On the other hand, they could change the plan, and instead of letting Senior take the fall, arrest Dimitri. If he was in the same prison as Michail, there would be a bit of a power struggle, but they would eventually consolidate their grasp. On the outside, Senior would continue on as usual, but he would be facing a tough choice about an heir. Depending on Dimitri's sentence, he might decide to wait. Or he might decide it was time to bring Katya into the fold. Either way, he would be on his own way out in another twenty years or so. At that point, if both boys were still in jail, there would be a bit of a power vacuum. The Bratva would be unstable for a while, and Metro could capitalize on that.
There was a third option, however, and one that Tony both did and did not want to think about. If they let Senior take the fall, he could choose to stay with Dimitri. Tonio could cling to him and comfort him in his time of need. Tonio could assure his lover that he would never desert him, and that the sacrifice his family had made on his behalf was worth something. Tonio could continue the undercover operation, waiting until Dimitri slipped up again, without his father to step in and take the heat. Tony could take down the entire Bratva hierarchy. But in the meantime, he could keep his lover.
Fuck! Tony couldn't afford to go down that path. He couldn't hope to keep his morals and his heart from breaking. That he had managed it the first time was some kind of miracle that he was quite sure he still didn't deserve. There was no chance that he could do it a second time. Tony tried to think it through logically.
They wanted to keep the DiMarco alias open at the end of this all.
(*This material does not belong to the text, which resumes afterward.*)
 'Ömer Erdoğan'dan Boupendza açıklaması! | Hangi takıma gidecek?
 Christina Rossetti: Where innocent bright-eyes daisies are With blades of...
If he stayed with Dimitri and then later put him in jail, DiMarco would either have to step in and lead the Bratva — which Tony would never do — or let it fall. At that point, either his cover would be blown, or it would appear that he had been a long-term plant from Mike, determined to bring them down from the inside. It could mean a new generation of war between the Italian and Russian families. In the long run, it could lead to a lot more violence and bloodshed. And while it might eventually decimate the Families to a point that made the police happy, the collateral damage in the meantime wasn't something Tony thought he could live with.
As nice a dream as it might be, Tony had to be a realist, or the next thing he knew, he'd be dreaming that Dimitri might reform, and they could live together in morally uncomplicated bliss forever. Tony had to be stronger than that.
If he asked them to spare Dimitri now, he was only asking for more heartache. Better to spare them both from making the hard decisions. Dimitri was already going to feel betrayed by his brother; better he not feel betrayed by Tonio too. And there were those who were at more danger from him than his father, like Cassie undercover, and Gibbs — Gibbs was a good excuse. Gibbs was a good reason to make the choices that Tony didn't want to have to make.
"Gibbs," Tony said quietly. "If we send Senior to prison in Dimitri's place, then Gibbs and his NCIS cohorts are still in danger. If we send Dimitri to prison, Senior is likely to ignore them, provided they don't get in the way of his drug operation again."
Max stared at him for several minutes, and Tony didn't want to imagine how closely his internal monologue might be echoing Tony's from before. Finally, Max sighed. "If that's the reasoning you want to use…" he said, sounding far too knowledgeable for Tony's comfort.
"It tips the scales," Tony said firmly. "All other things being equal, we can pro and con the merits of who to charge, but whether we pick Senior or Junior, things are going to work out pretty near even. NCIS tips the scales. If Dimitri is free, and he's already been denied the chance to finish off the Doyles, he'll go after anyone else on his shit list. Especially anyone who hurt me. That's Gibbs and his two agents. And if he decides to take it a step further and declare a feud on NCIS as a whole, or the Marines because Gibbs was one, or whatever, you're looking at a lot more innocent casualties. Senior doesn't have the axe to grind with them, so he'll go back to business as usual."
"Alright," Max accepted his reasoning, though his tone made it clear that Tony was not done sharing his feelings on this matter. "Those are good points, and I'm sure the DA will agree. We'll play it that way."
Tony nodded, but didn't reply. He didn't have a lot else he wanted to say at the moment. Max stared for a few minutes more, then gathered his notebook and Tony's trash into his bag. With a fond pat and a squeeze to Tony's shin, he let himself back out of the room. Tony closed his eyes against the dim glow from the nurses' night light and the false dawn out the window, and tried to take deep, meditative breaths.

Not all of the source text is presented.